Seoul’s professed shift in its approach to the frayed ties with Tokyo seems prompted partly by Washington’s renewed push to strengthen trilateral cooperation with its two key Asian allies to counter nuclear threats from North Korea and keep a rising China in check. US President Joe Biden’s administration has named the North as one of the most serious challenges facing the US, while calling China as its largest strategic competitor in the region and world. In phone talks with his South Korean counterpart Chung Eui-yong on Friday, US Secretary of State Antony Blinken stressed the importance of continued cooperation among the US, South Korea and Japan, while pledging full partnership to strengthen the Washington-Seoul alliance.

Seoul appears concerned that estranged ties with Tokyo would hamper smooth consultations with Washington on how to deal with Pyongyang.

The Biden administration has said it will closely work with South Korea, Japan and other allies in choosing the best tools to be used against the North through a thorough review of policy approaches to the recalcitrant regime. This stance contrasts with Biden’s predecessor Donald Trump’s pursuit of a deal with North Korean leader Kim Jong-un on the totalitarian state’s denuclearization. Tokyo was sidelined from the process of Trump-Kim talks, which were initially brokered by the Moon administration.
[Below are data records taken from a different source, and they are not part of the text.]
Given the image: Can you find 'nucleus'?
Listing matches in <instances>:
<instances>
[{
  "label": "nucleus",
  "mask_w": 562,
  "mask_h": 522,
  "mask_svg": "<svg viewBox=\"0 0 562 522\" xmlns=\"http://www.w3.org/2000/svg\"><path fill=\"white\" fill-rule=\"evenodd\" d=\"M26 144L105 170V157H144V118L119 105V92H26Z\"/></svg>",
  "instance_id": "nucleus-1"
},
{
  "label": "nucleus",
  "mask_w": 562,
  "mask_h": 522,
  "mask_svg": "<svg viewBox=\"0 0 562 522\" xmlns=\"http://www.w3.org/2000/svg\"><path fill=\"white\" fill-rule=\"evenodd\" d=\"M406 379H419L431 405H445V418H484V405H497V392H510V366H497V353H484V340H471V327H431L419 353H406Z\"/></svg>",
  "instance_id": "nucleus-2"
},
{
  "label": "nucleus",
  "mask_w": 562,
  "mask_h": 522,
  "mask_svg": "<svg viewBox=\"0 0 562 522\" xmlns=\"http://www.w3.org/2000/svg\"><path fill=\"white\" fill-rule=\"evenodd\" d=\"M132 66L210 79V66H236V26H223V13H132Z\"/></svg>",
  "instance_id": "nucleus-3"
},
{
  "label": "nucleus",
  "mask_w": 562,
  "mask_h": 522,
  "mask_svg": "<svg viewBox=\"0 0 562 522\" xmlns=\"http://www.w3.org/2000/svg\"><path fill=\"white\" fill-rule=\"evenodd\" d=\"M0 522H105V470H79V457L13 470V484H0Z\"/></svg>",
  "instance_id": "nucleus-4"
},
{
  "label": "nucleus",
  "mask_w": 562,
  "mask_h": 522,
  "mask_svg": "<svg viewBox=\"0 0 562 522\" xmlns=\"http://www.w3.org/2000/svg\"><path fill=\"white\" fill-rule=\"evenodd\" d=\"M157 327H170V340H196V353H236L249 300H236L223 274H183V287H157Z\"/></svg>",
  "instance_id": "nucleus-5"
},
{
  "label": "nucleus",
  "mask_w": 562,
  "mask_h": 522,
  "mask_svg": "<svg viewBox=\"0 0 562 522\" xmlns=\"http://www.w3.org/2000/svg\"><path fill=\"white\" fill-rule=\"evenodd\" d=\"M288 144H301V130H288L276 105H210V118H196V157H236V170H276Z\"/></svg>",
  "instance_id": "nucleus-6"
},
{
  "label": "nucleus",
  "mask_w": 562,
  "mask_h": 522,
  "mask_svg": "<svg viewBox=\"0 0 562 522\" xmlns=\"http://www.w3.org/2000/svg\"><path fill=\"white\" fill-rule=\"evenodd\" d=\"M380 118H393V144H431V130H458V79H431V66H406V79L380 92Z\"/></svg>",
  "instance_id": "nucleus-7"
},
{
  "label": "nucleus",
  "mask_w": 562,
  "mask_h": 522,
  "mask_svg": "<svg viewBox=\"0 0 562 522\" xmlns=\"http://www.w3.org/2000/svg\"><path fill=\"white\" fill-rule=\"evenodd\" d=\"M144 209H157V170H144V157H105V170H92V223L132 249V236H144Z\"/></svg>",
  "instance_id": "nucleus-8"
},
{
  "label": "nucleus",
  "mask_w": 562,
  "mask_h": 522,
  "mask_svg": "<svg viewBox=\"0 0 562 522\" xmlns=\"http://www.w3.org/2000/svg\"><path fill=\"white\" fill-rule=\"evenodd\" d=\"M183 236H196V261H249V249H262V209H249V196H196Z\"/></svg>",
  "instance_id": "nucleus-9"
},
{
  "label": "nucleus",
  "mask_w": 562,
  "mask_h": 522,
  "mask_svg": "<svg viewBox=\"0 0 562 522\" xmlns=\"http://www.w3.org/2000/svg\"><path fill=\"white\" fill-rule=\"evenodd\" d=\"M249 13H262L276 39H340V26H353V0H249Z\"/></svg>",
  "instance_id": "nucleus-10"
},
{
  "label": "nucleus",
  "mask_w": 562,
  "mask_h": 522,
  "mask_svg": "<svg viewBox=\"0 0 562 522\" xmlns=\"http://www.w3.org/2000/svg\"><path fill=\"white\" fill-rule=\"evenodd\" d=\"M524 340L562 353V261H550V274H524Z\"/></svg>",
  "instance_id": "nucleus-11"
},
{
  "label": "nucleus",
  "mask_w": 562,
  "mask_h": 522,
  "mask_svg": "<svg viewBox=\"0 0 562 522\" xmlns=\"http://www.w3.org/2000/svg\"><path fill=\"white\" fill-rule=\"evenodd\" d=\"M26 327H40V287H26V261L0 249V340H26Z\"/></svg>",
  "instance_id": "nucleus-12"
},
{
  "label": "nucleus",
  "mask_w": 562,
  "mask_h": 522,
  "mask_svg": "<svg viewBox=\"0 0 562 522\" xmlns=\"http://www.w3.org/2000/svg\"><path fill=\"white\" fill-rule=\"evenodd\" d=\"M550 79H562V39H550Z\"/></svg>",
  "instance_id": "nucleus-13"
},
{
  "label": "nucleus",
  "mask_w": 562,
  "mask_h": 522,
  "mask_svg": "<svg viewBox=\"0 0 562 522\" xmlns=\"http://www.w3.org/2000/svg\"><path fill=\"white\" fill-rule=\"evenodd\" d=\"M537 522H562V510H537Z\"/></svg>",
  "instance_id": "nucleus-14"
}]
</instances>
North Korea has refused to discuss its denuclearization since the second summit between Trump and Kim in Hanoi in 2019 ended with no deal due to differences over the scope of measures to be taken by Pyongyang to get a significant sanctions relief from Washington.

In a reflection of their wishful thinking, Moon and his aides have expressed hope the Biden administration will start from Trump’s legacy to reach an agreement with the North, which is needed to carry forward their peace agenda for the peninsula.

It has yet to be seen how serious the Moon administration will be in turning its rhetoric on improving ties with Tokyo into substantial action. It is also important for Japan to respond actively to South Korea’s effort to mend bilateral relations, with its leaders refraining from using the prolonged discords with Seoul to their domestic political advantages.

But any endeavor by Seoul to improve relations with Tokyo would prove to be of little help for its bid to draw US support for its reconciliatory approach to the North. The Moon administration is criticized for being preoccupied with inter-Korean reconciliation at the risk of ignoring threats from Pyongyang’s ever-evolving nuclear arsenal.

A US State Department spokesperson said Friday North Korea’s continued advancement of nuclear weapons and ballistic missiles made it “an urgent priority for the US,” stressing Washington’s commitment to the denuclearization of the North.

Calling for an early resumption of dialogue with Pyongyang, officials in the Moon administration have said Kim still intends to denuclearize his country. But it is a more sensible judgment that Kim will never give up his nuclear arms because he believes they are key to the survival of his regime.

A persistent implementation of tight sanctions on the North is crucial to pressure him to abandon his nuclear arsenal before the North’s crumbling economy collapses altogether. If necessary, incentives might be considered to help ease the plight of North Korean people from a humanitarian viewpoint.

A close Seoul-Tokyo partnership under the auspices of Washington is needed to carry out such concerted efforts toward the complete denuclearization of the North.